Set of tasks
**A.** Reproduce the blog post word for word, beginning at the words "My son still" and stopping after the words "can’t hurt either.".
**B.** In one to three sentences, and using the blog post below, explain why the parents are trying to increase their son's trust in them.
**C.** From the blog post below, list every step in the son's evaluation or treatment that the post says is still to come.

On to the next step.

My son’s MRI showed no problems. We will do the EEG in two weeks but I doubt it will show anything. The Neurologist says probable complex migrains (the consumption diagnosis for all things brain related) and we have started him on a low dose med for the constant photophobia. Next step will be to the neuropsych for testing. Step three will be the head shrinker. We did get a difinitive diagnossis of torrettes syndrome. With all the ticking,this was not a surprise.
My son still seems to be having conversations with someone we cannot see. I suppose it could be a form of tick,but…..
We are regrouping,my husband and I. We are making an effort to play with this son and  go back to parenting him as if he is about six to eight (closer to six,actually.) We told him he had to play Sequence with us last night and once he was done conversing with who,or whatever,he had his discussion with (complete with facial expressions as if he were explaining something to someone stubborn) he had a good time and we saw lots of smiling. I am playing with him and doing word games like I do with the grandchildren. He seems to be responding positively. We figure if this is mental illness we need to have his complete trust if it progresses. If is is just some bizarre variation of FASD/Torrettes/ adolecent emotional issues, increasing his trust in us can’t hurt either.

Data below
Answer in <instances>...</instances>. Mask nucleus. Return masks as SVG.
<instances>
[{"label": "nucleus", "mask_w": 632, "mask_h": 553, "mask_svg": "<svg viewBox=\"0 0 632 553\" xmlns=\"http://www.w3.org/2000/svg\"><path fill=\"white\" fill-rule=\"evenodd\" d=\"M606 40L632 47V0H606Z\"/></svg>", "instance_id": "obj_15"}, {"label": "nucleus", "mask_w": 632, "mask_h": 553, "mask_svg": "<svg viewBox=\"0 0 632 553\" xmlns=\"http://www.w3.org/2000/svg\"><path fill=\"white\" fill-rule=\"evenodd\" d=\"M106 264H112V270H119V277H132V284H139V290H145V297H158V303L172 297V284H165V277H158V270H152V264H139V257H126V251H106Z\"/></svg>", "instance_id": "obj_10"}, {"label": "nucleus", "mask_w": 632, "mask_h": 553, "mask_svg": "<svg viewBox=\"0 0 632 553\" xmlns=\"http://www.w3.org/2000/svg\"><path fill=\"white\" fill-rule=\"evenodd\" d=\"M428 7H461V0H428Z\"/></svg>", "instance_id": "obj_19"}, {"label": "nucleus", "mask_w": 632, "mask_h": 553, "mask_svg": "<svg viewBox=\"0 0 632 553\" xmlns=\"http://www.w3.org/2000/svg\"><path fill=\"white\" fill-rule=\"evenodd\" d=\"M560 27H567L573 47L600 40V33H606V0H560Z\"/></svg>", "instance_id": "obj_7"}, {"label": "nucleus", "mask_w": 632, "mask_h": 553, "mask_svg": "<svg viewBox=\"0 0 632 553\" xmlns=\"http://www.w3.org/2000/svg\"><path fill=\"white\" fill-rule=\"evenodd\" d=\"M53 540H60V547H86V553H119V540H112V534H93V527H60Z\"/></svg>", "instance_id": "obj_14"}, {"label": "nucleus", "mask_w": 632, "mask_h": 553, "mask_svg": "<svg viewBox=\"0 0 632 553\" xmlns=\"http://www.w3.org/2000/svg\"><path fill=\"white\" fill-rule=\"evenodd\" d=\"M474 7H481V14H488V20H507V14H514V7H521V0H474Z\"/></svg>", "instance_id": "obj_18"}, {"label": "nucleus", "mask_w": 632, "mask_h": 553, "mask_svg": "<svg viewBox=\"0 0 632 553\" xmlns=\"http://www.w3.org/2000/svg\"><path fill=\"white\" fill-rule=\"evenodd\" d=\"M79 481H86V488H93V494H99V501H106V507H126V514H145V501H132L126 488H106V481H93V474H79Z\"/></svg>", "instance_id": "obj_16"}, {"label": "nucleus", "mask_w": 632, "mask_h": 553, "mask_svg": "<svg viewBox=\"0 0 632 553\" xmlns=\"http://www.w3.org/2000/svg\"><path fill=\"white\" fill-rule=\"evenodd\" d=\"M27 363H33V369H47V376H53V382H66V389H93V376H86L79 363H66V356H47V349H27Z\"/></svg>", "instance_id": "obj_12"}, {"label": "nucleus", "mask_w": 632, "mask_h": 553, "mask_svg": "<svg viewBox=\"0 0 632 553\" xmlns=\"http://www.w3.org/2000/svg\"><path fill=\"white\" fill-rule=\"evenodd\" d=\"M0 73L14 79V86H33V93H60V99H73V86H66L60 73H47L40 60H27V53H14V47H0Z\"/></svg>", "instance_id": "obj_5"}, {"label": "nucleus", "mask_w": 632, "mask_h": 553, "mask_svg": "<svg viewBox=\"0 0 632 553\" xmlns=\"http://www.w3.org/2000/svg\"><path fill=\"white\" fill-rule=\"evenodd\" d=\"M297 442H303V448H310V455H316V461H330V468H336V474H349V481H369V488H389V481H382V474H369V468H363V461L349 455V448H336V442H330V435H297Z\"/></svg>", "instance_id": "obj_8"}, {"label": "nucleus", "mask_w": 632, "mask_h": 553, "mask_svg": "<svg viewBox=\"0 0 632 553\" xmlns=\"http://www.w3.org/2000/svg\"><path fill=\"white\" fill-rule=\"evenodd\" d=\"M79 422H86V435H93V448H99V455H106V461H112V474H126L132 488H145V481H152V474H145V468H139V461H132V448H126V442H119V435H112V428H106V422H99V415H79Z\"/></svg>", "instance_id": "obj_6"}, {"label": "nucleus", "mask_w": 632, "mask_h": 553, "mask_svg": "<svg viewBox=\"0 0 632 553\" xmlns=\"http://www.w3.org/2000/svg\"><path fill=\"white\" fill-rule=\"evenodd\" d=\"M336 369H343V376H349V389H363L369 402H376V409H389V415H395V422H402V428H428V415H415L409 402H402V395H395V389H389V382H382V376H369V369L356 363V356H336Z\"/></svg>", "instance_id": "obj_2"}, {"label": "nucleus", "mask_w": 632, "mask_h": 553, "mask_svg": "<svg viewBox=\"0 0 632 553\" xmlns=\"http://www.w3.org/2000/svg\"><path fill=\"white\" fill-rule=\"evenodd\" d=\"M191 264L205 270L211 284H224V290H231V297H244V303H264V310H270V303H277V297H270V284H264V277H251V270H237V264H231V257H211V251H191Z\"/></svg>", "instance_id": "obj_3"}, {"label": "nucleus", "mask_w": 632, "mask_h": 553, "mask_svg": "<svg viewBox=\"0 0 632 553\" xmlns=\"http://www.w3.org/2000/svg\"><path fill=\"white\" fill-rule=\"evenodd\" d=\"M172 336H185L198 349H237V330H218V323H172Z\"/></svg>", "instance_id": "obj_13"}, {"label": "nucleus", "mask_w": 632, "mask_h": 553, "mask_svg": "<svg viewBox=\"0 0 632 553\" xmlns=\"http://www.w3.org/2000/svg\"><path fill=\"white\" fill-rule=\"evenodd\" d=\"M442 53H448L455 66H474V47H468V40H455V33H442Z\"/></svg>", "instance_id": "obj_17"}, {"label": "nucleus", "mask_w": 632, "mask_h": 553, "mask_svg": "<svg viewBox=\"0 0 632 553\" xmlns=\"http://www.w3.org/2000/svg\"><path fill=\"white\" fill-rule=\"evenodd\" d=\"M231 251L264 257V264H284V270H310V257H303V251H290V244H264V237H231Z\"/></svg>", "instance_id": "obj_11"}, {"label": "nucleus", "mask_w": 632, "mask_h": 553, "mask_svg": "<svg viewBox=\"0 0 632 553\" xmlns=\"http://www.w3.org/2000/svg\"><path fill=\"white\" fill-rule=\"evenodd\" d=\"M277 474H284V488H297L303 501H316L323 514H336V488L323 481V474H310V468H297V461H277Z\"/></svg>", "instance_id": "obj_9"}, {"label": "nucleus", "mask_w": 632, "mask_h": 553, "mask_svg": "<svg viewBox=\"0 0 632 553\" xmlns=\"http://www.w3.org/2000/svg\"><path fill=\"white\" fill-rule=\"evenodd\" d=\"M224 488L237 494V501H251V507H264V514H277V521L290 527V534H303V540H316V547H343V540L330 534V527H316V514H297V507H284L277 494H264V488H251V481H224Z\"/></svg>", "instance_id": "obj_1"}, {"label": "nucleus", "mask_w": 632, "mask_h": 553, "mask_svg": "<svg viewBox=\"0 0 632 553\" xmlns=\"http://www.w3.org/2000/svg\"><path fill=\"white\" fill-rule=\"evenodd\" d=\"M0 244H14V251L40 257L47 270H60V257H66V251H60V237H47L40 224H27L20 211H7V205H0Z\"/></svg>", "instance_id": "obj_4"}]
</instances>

Answers to each task
**A.**
My son still seems to be having conversations with someone we cannot see. I suppose it could be a form of tick,but…..
We are regrouping,my husband and I. We are making an effort to play with this son and  go back to parenting him as if he is about six to eight (closer to six,actually.) We told him he had to play Sequence with us last night and once he was done conversing with who,or whatever,he had his discussion with (complete with facial expressions as if he were explaining something to someone stubborn) he had a good time and we saw lots of smiling. I am playing with him and doing word games like I do with the grandchildren. He seems to be responding positively. We figure if this is mental illness we need to have his complete trust if it progresses. If is is just some bizarre variation of FASD/Torrettes/ adolecent emotional issues, increasing his trust in us can’t hurt either.

**B.** If the son's behavior is mental illness, the parents feel they need his complete trust in case it progresses. If it is instead a variation of FASD, Tourette's or adolescent emotional issues, they reason that increasing his trust can't hurt either.

**C.**
- The EEG in two weeks
- Testing with the neuropsych
- A visit to the head shrinker